Supplied text
------------------------------------------------------------------------

It's been said that of all public services rendered by the District government, the Bureau of Motor Vehicles is held in lowest esteem by residents. It would be nice if either Sharon Pratt Dixon or Maurice Turner, in the bid for the mayor's office, had a program for reforming the BMV. The one who has the best plan should win.

Consider the following. A few months ago I bought a motorcycle. The only obstacle between me and the road was its registration and licensure.

Now, I expected some hassle in obtaining the small piece of galvanized steel required for legal operation of the bike. I was prepared for at least two trips to the BMV, because not even the most prepared and diligent person ever has the right papers on the first try.

But I was not ready for this transaction to take four trips and a total of 8.5 hours. The cost of the tag and registration was minimal. The cost of the time invested (I am a attorney in solo private practice) was more than 25 percent of the price of the bike.

I took my assignment of title to the BMV, a 30-minute trip from my office on the Metro. After an hour in line I found that I could not get a D.C. title or tag without first having the bike inspected. To permit operation of the motorcycle to the inspection station, I was issued a temporary tag good for 21 days. Time invested: two hours.

The next day I took the bike to the inspection station. Motorcycles are inspected by the same people who inspect cars. After a wait of one hour and 20 minutes, my bike was subjected to a 15-second inspection of the horn and lights. I was given a notice to the effect that I had passed and told to take this back to the municipal center to obtain a tag.

Clutching this prize, I mounted the bike only to find that the stop-start time in line had killed the battery. I cannot lay this mechanical defect at the feet of the D.C. government, but it did not improve my mood. The long wait for the short inspection forced me to defer the trip for the tag until the next day. Time for inspection: 2.5 hours. Total time: 4.5 hours.

------------------------------------------------------------------------

[Rows of spatial question data]
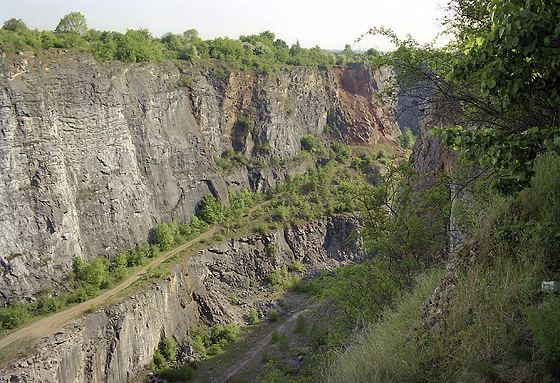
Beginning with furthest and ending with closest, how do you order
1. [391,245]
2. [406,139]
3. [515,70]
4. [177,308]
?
[406,139] → [177,308] → [391,245] → [515,70]

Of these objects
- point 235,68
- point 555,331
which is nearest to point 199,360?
point 555,331

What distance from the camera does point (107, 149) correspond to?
1005 inches

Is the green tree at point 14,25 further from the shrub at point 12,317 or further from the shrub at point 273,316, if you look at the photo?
the shrub at point 273,316

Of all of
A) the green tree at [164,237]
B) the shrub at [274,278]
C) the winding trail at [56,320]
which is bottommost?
the shrub at [274,278]

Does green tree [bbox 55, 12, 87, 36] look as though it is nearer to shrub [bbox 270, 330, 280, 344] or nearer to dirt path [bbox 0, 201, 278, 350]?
dirt path [bbox 0, 201, 278, 350]

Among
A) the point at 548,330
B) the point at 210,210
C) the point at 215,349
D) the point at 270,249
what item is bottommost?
the point at 215,349

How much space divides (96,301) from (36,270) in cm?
327

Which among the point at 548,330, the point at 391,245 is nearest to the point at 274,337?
the point at 391,245

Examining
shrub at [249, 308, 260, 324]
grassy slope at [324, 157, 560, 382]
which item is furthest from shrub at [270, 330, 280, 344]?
grassy slope at [324, 157, 560, 382]

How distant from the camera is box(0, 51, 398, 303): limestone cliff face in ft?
67.6

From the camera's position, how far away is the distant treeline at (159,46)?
2474 cm

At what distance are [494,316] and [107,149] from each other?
2475 centimetres

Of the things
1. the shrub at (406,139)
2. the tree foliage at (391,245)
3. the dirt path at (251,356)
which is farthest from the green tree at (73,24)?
the shrub at (406,139)

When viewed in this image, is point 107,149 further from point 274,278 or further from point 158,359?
point 274,278
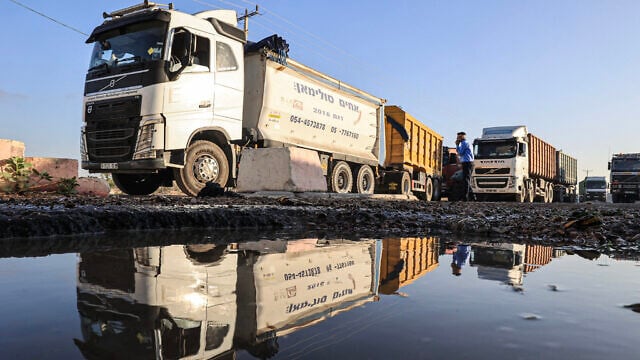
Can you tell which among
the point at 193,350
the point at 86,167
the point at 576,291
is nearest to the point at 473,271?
the point at 576,291

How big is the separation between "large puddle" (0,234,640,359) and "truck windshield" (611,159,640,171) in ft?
89.2

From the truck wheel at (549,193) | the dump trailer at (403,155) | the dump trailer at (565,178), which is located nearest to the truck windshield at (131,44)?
the dump trailer at (403,155)

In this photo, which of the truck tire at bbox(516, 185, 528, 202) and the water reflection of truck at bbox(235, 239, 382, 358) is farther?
the truck tire at bbox(516, 185, 528, 202)

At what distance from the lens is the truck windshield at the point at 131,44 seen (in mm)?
7840

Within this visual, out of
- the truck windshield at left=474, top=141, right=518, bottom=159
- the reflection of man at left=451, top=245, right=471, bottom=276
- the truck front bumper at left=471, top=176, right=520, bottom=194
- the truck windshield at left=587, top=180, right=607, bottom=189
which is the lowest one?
the reflection of man at left=451, top=245, right=471, bottom=276

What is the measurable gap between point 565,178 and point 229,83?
27.0 m

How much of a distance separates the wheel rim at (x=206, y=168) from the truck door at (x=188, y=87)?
64 cm

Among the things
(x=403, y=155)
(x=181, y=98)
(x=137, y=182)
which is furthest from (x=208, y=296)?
(x=403, y=155)

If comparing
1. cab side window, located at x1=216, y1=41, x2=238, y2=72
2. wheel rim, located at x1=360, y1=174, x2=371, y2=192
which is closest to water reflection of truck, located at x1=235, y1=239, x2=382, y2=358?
cab side window, located at x1=216, y1=41, x2=238, y2=72

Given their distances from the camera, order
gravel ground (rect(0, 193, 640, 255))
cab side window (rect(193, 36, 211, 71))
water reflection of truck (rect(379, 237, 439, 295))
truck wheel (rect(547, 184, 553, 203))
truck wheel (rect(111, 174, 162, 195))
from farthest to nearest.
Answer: truck wheel (rect(547, 184, 553, 203)) → truck wheel (rect(111, 174, 162, 195)) → cab side window (rect(193, 36, 211, 71)) → gravel ground (rect(0, 193, 640, 255)) → water reflection of truck (rect(379, 237, 439, 295))

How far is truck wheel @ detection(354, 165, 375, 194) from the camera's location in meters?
12.6

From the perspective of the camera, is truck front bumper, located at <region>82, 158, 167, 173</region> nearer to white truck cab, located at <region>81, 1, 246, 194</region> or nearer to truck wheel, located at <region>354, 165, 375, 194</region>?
white truck cab, located at <region>81, 1, 246, 194</region>

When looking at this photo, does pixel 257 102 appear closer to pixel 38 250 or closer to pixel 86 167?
pixel 86 167

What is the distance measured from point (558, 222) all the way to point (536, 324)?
3.64 metres
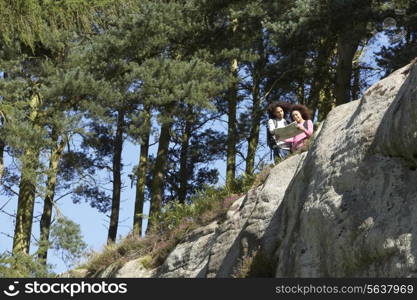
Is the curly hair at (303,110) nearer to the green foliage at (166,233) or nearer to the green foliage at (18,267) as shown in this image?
the green foliage at (166,233)

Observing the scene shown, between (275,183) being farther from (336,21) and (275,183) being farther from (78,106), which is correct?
(78,106)

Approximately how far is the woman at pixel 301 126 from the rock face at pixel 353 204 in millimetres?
2350

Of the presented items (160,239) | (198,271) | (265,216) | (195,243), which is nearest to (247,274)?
(265,216)

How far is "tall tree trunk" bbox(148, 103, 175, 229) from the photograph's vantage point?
71.5 ft

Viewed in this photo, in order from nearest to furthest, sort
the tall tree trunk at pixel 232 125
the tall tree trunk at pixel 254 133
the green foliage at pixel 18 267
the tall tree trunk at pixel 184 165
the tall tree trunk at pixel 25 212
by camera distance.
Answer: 1. the green foliage at pixel 18 267
2. the tall tree trunk at pixel 25 212
3. the tall tree trunk at pixel 254 133
4. the tall tree trunk at pixel 232 125
5. the tall tree trunk at pixel 184 165

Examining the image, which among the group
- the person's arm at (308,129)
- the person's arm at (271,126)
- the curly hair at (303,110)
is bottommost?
the person's arm at (308,129)

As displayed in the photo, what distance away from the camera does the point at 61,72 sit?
19.9m

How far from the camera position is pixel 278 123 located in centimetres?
1182

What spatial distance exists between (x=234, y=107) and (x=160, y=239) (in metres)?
11.1

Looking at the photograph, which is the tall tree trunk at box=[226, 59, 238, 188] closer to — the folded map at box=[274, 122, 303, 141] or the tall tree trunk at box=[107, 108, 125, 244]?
the tall tree trunk at box=[107, 108, 125, 244]

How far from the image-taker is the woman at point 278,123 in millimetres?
11453

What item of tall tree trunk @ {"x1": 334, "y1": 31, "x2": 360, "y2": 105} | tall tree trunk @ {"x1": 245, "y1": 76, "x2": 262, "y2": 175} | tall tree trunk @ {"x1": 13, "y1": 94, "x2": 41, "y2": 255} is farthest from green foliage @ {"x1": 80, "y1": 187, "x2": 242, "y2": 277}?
tall tree trunk @ {"x1": 245, "y1": 76, "x2": 262, "y2": 175}

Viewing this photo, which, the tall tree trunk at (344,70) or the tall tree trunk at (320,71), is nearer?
the tall tree trunk at (344,70)

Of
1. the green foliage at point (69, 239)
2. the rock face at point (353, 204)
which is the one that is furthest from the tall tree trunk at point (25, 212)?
the rock face at point (353, 204)
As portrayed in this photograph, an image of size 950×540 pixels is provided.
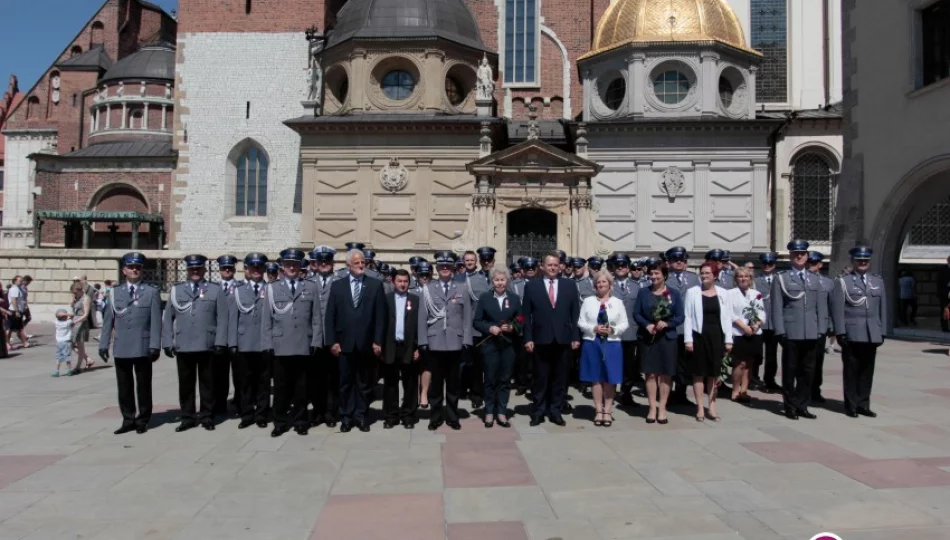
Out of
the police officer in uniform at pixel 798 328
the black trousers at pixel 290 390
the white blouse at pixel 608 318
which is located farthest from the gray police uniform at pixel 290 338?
the police officer in uniform at pixel 798 328

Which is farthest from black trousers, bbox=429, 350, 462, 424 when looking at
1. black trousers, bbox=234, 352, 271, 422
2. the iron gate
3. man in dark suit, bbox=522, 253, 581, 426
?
the iron gate

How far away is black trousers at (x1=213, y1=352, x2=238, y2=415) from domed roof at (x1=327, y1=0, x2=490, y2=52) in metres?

------------------------------------------------------------------------

Given task
Retype the passage of the letter about the Bureau of Motor Vehicles that runs from "It's been said" up to and including "plan should win.".

Solution to this problem
It's been said that of all public services rendered by the District government, the Bureau of Motor Vehicles is held in lowest esteem by residents. It would be nice if either Sharon Pratt Dixon or Maurice Turner, in the bid for the mayor's office, had a program for reforming the BMV. The one who has the best plan should win.